In a candid moment during a recent episode of the New York Times Hard Fork podcast, Google CEO Sundar Pichai admitted the company is “a bit behind” in the race for agentic coding, calling the technology “very foundational” to Google’s AI efforts. The interview came just days after Google’s I/O developer conference, offering a more honest assessment of the competitive landscape than the event’s keynote messaging.
Pichai acknowledged that while Google’s models are “very capable” in areas like text, multimodality, voice, audio, and reasoning, the company trails in agentic coding, tool use, instruction following, and long-horizon tasks. He drew a clear distinction for developers: Google has excelled at creating single-shot web front ends, but the gap widens with longer-running tasks on complex codebases. “There is a gap to the frontier where others are, but we are working, you know, we are well aware of it,” Pichai said.

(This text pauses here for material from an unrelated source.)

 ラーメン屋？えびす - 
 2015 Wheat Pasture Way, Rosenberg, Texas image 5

The CEO attributed the lag to a developer product gap. Google lacked the same external coding product surface that generates developer data flows, unlike competitors such as Anthropic, which has a strong relationship with Cursor. “We maybe quite didn’t have the surface,” Pichai added. This is now changing. At I/O, Google introduced Antigravity 2.0, a standalone desktop application for agent-based coding workflows. Internal usage at Google has been growing fast, with Pichai noting, “We are doubling every week and people are really putting the models to work. That is helping us hill climb quite a bit.” He previously called the growth in internal token usage unlike anything he’d seen inside the company.
The interview came a day after Google launched Gemini 3.5 Flash and made it the default model for AI Mode globally. Pichai addressed early complaints about pricing, model quality, and usage limits, calling the restrictions “rightfully a source of frustration.” He explained that Google tightened limits at launch to avoid outages and promised progress “very soon.” On model quality, he acknowledged potential regressions in some areas but said many issues are “easy to address” through post-training and would be fixed quickly.

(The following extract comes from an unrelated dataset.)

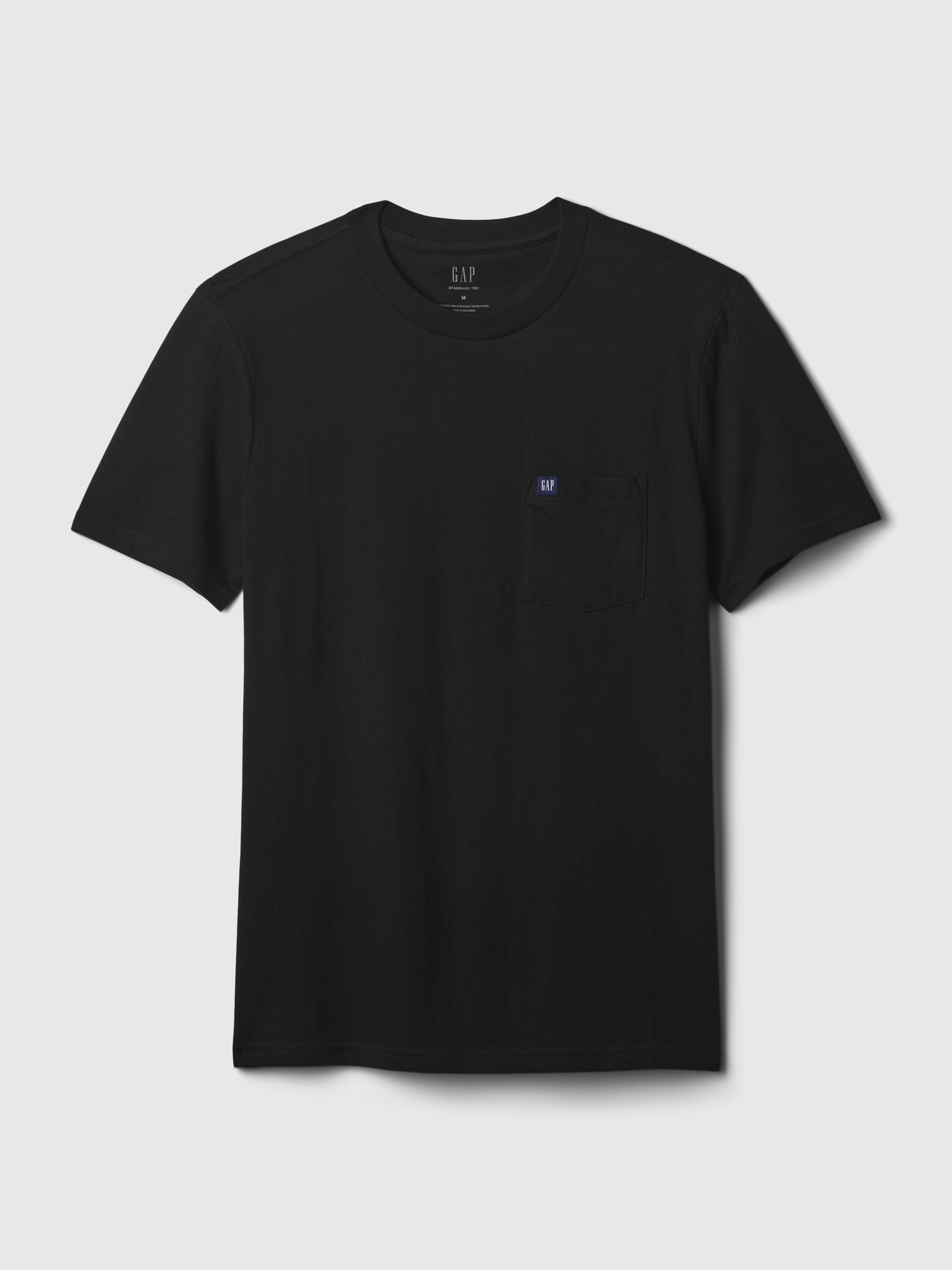 Gap公式オンラインストア | GAPミニロゴ ポケット Tシャツ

Pichai’s comments reveal a feedback loop problem at the heart of Google’s competitive position. Coding products that developers use daily generate interaction data that improves the next model. By his own account, Google is now building that loop through Antigravity after lacking a similar developer-facing surface. Looking ahead, Pichai described the coding space as “very dynamic” and noted that Google is making progress. Gemini 3.5 Pro is being used internally and is expected to roll out next month, though it remains unclear whether it will close the coding gap Pichai described.